With the influx of Japanese import vehicles, VINs were being attached at the NZ border and not by the manufacturer. As a result, much of the information contained in the VIN for parts-purchasing purposes is absent and many vehicles still require a tradesperson to physically identify a particular chassis and engine type. VINs attached at the NZ border start with the characters 7A.

Goodyear incorporated a licence plate lookup system into its New Zealand website to suggest the correct tyre for a vehicle, although inspection, specialised equipment and a tradesman will always be required when changing tyres.

===Programming interface===
As well as purchasing this information from the NZTA through its official supplier Motochek, several companies offer automated access to their vehicle record cache on a cost per vehicle basis. This has reduced the purchase cost of the information and allows businesses to develop their own licence plate lookup systems. The companies that currently offer interfaces include MotorWeb, CarJam and Checka.

===Land Transport Act versus Official Information Act===
While the information on the Motor Vehicle Register is official information, the Official Information Act 1982 (OIA) does not affect operation of the LTA. Section 52(3)(b)(ii) the OIA provides that nothing in the OIA derogates from:
"Any provision which is contained in any other Act of Parliament... and which ...regulates the manner in which official information may be obtained or made available."

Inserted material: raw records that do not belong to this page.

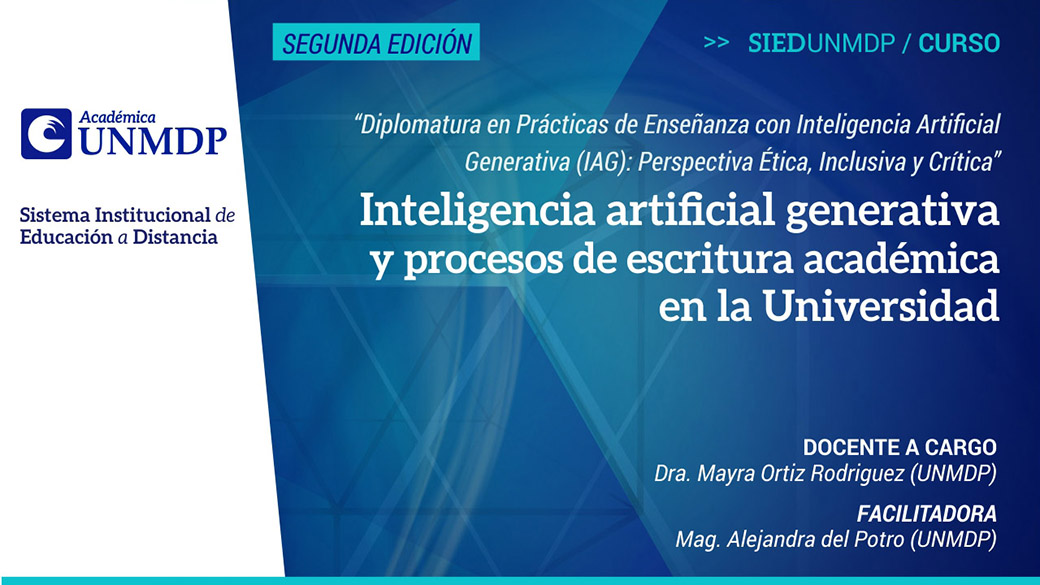 Académica
UNMDP

Sistema Institucional de Educación a Distancia

SEGUNDA EDICIÓN

>> SIEDUNMDP / CURSO

"Diplomatura en Prácticas de Enseñanza con Inteligencia Artificial Generativa (IAG): Perspectiva Ética, Inclusiva y Crítica"

Inteligencia artificial generativa y procesos de escritura académica en la Universidad

DOCENTE A CARGO
Dra. Mayra Ortiz Rodriguez (UNMDP)

FACILITADORA
Mag. Alejandra del Potro (UNMDP)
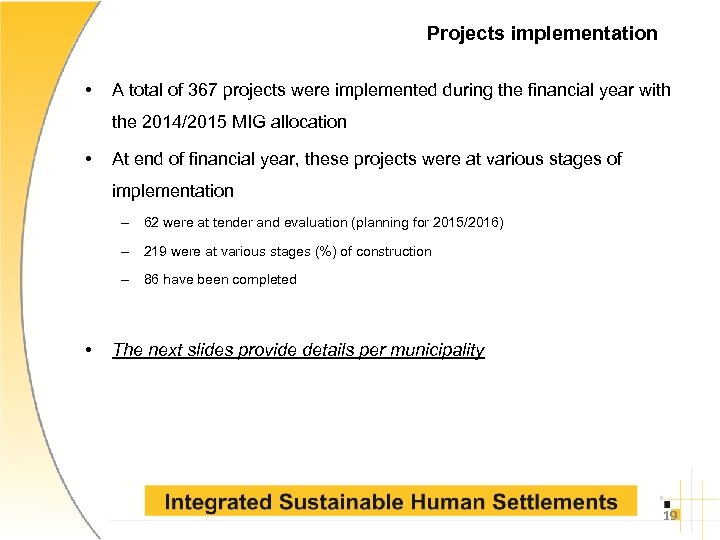 Projects implementation

• A total of 367 projects were implemented during the financial year with the 2014/2015 MIG allocation

• At end of financial year, these projects were at various stages of implementation

– 62 were at tender and evaluation (planning for 2015/2016)

– 219 were at various stages (%) of construction

– 86 have been completed

• The next slides provide details per municipality

Integrated Sustainable Human Settlements

19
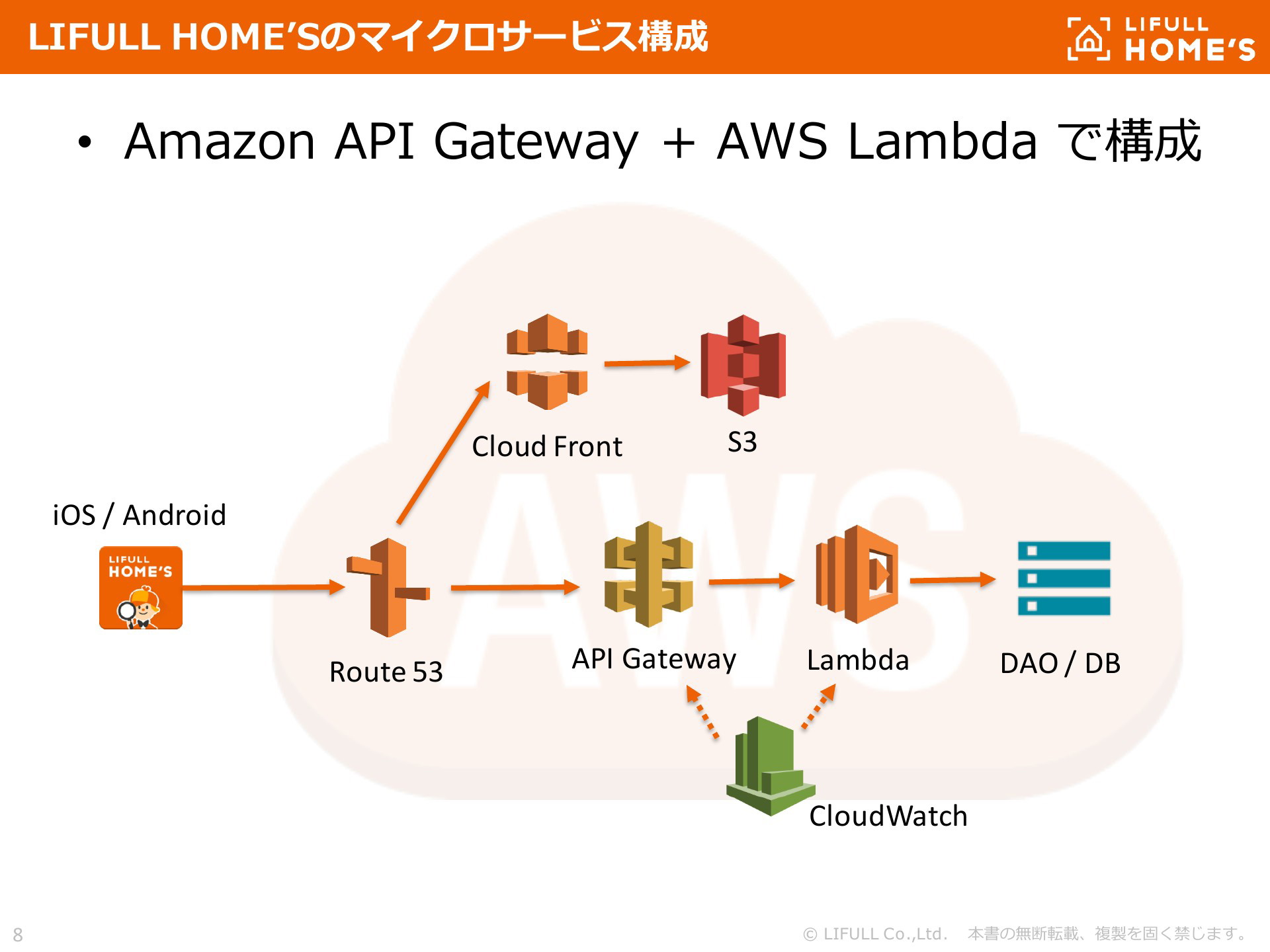 LIFULL HOME'Sのマイクロサービス構成

LIFULL HOME'S

• Amazon API Gateway + AWS Lambda で構成

AWS

Cloud Front

S3

iOS / Android

LIFULL HOME'S

Route 53

API Gateway

Lambda

DAO / DB

CloudWatch

8

© LIFULL Co.,Ltd. 本書の無断転載、複製を固く禁じます。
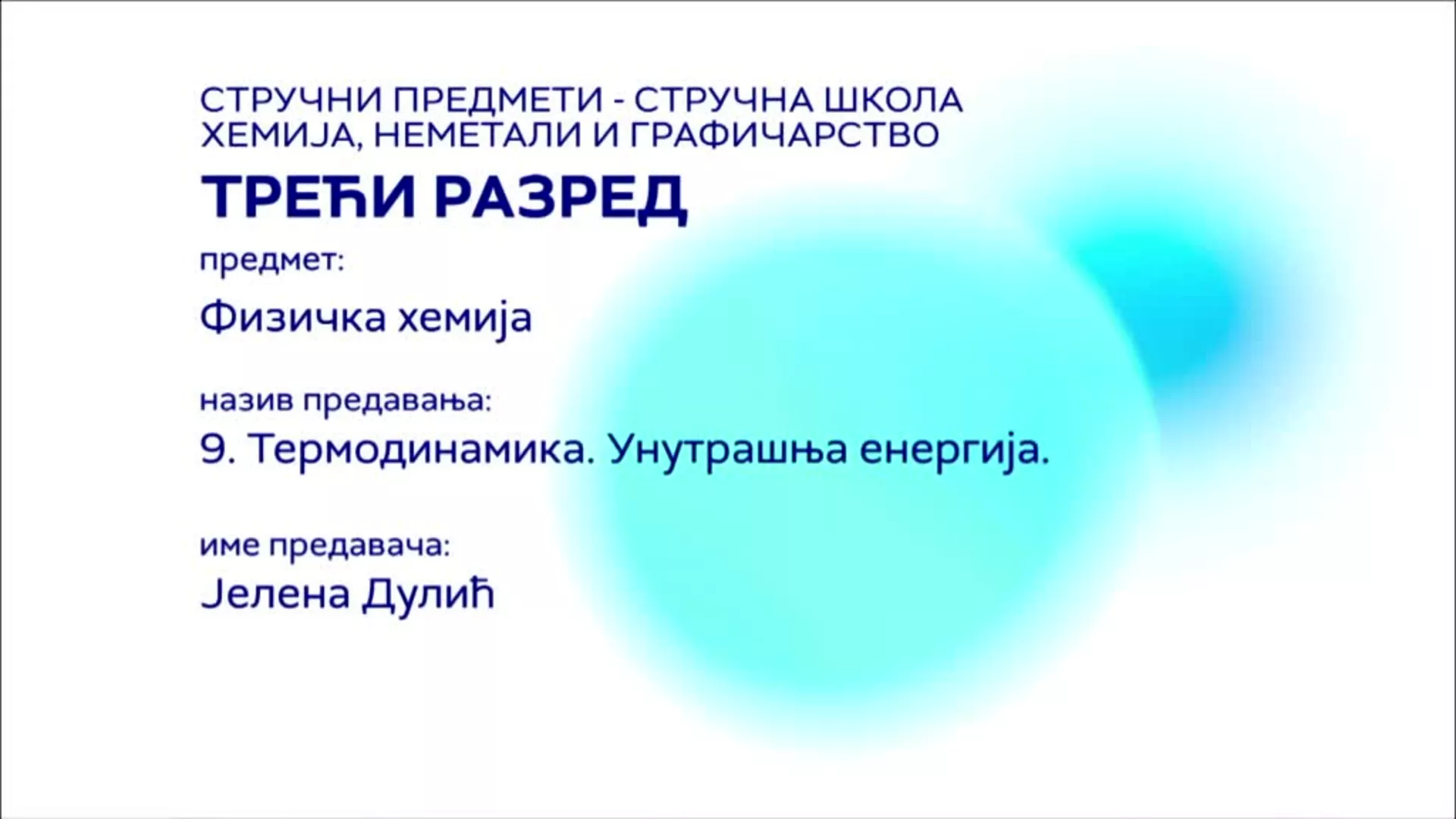 СТРУЧНИ ПРЕДМЕТИ - СТРУЧНА ШКОЛА
ХЕМИЈА, НЕМЕТАЛИ И ГРАФИЧАРСТВО

ТРЕЋИ РАЗРЕД

предмет:

Физичка хемија

назив предавања:

9. Термодинамика. Унутрашња енергија.

име предавача:

Јелена Дулић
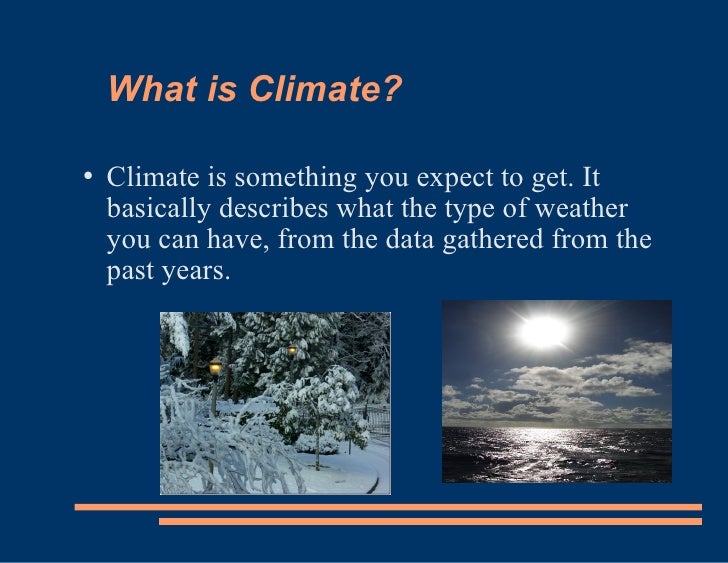 What is Climate?

• Climate is something you expect to get. It basically describes what the type of weather you can have, from the data gathered from the past years.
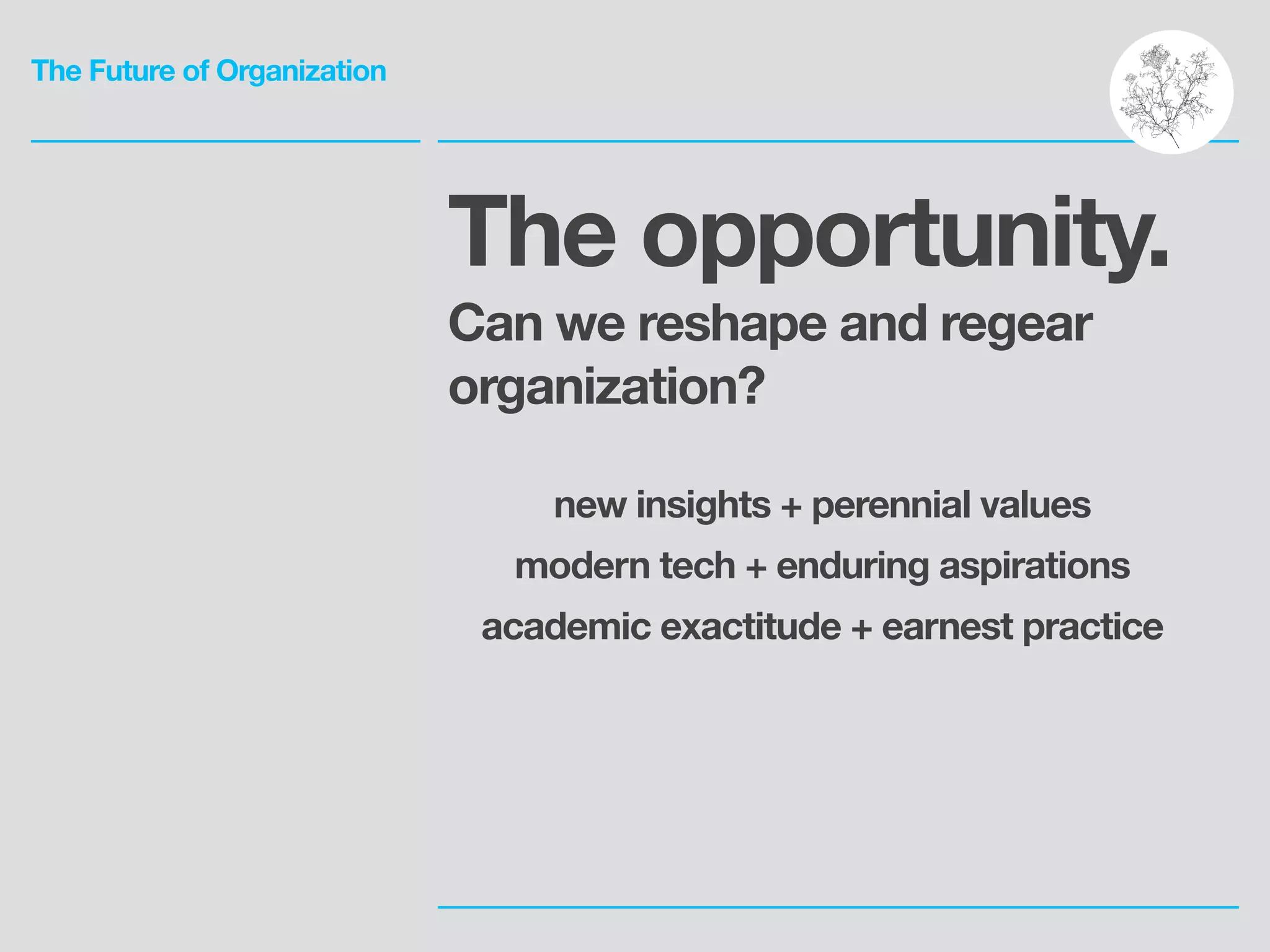 The Future of Organization

The opportunity.

Can we reshape and regear organization?

new insights + perennial values

modern tech + enduring aspirations

academic exactitude + earnest practice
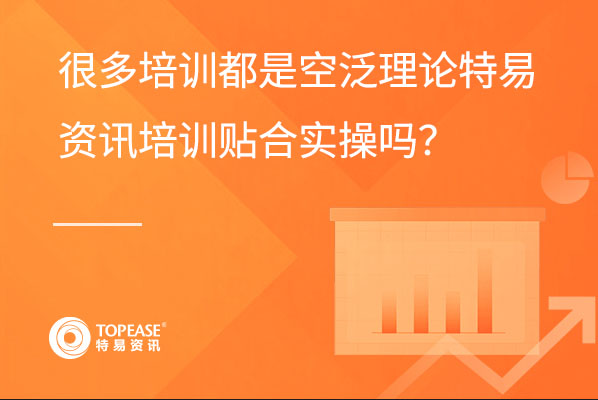 很多培训都是空泛理论特易资讯培训贴合实操吗?

TOPEASE®
特易资讯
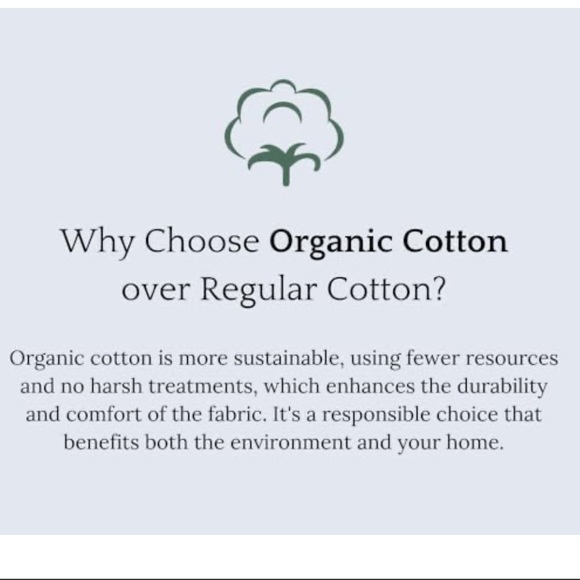 Why Choose Organic Cotton over Regular Cotton?

Organic cotton is more sustainable, using fewer resources and no harsh treatments, which enhances the durability and comfort of the fabric. It's a responsible choice that benefits both the environment and your home.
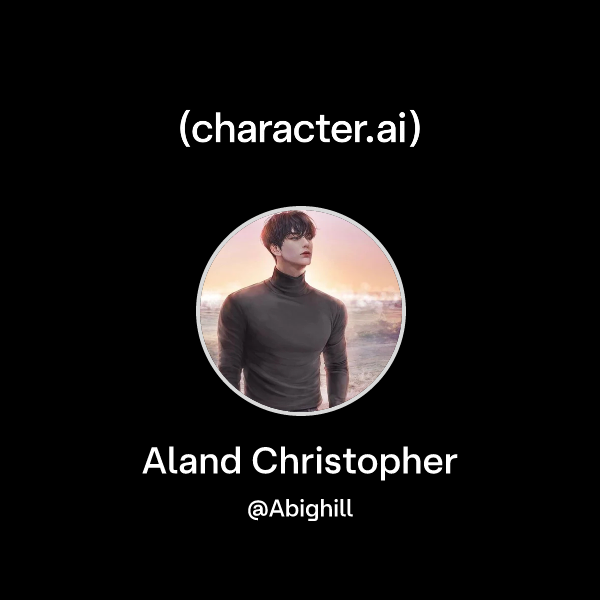 (character.ai)

Aland Christopher

@Abighill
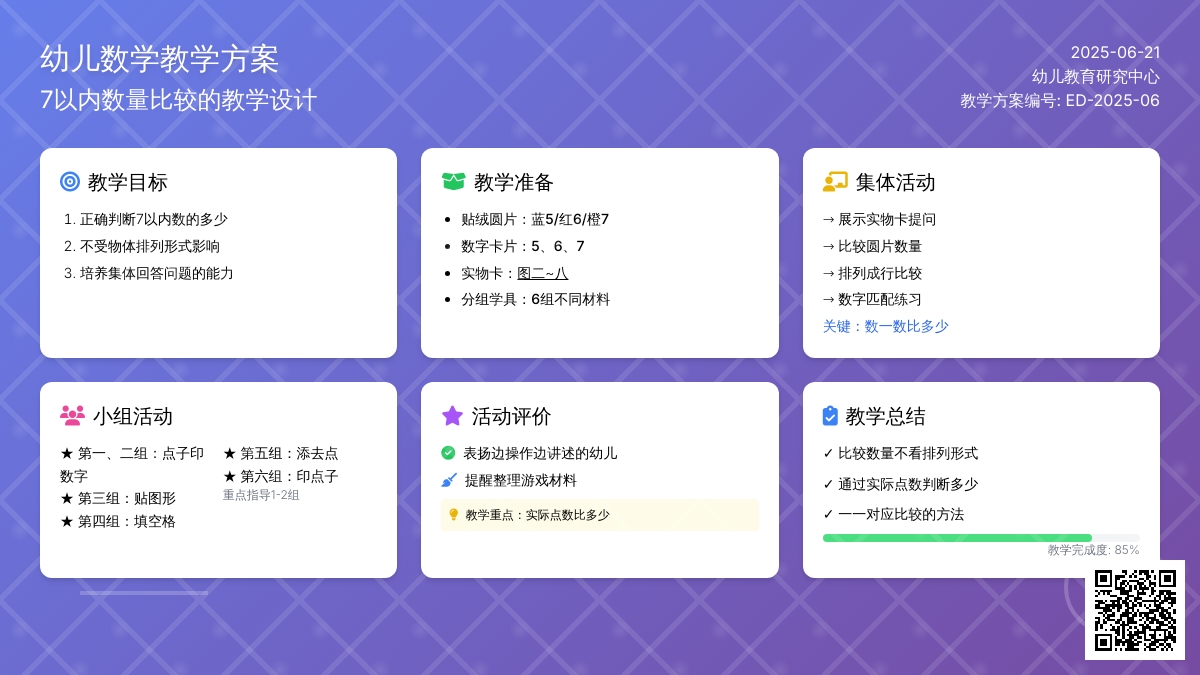 幼儿数学教学方案
7以内数量比较的教学设计

2025-06-21
幼儿教育研究中心
教学方案编号: ED-2025-06

教学目标
1. 正确判断7以内数的多少
2. 不受物体排列形式影响
3. 培养集体回答问题的能力

教学准备
• 贴绒圆片：蓝5/红6/橙7
• 数字卡片：5、6、7
• 实物卡：图二~八
• 分组学具：6组不同材料

集体活动
→ 展示实物卡提问
→ 比较圆片数量
→ 排列成行比较
→ 数字匹配练习
关键：数一数比多少

小组活动
★ 第一、二组：点子印数字
★ 第三组：贴图形
★ 第四组：填空格
★ 第五组：添去点
★ 第六组：印点子
重点指导1-2组

活动评价
表扬边操作边讲述的幼儿
提醒整理游戏材料
教学重点：实际点数比多少

教学总结
✓ 比较数量不看排列形式
✓ 通过实际点数判断多少
✓ 一一对应比较的方法
教学完成度: 85%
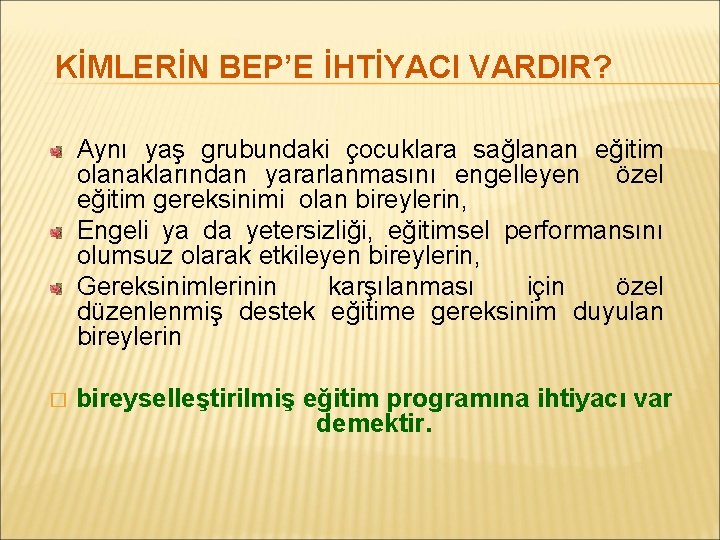 KİMLERİN BEP'E İHTİYACI VARDIR?

Aynı yaş grubundaki çocuklara sağlanan eğitim olanaklarından yararlanmasını engelleyen özel eğitim gereksinimi olan bireylerin,

Engeli ya da yetersizliği, eğitimsel performansını olumsuz olarak etkileyen bireylerin,

Gereksinimlerinin karşılanması için özel düzenlenmiş destek eğitime gereksinim duyulan bireylerin

bireyselleştirilmiş eğitim programına ihtiyacı var demektir.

===Data inconsistencies===
Inconsistencies exist in the register data making automated matching of vehicles difficult. Although many input fields are available most are not mandatory and the quality of the data entered differs depending on the experience of the operator and the information available to them. Open input fields are used in some instances where lists should be provided causing spelling differences and errors. Model and submodel names are sometimes reversed, vehicle features are often omitted. Over a third of all chassis and engine types are missing, incorrect or not machine readable.

===Prohibitive laws preventing deep analysis===
The NZTA offers data analysis of the register but not with VIN, engine number or chassis codes as these can uniquely identify a vehicle. Technically, analysis would exclude all uniquely identifying data; however, this is a legal grey area that has hindered the development of vehicle matching systems using Motor Vehicle Register information.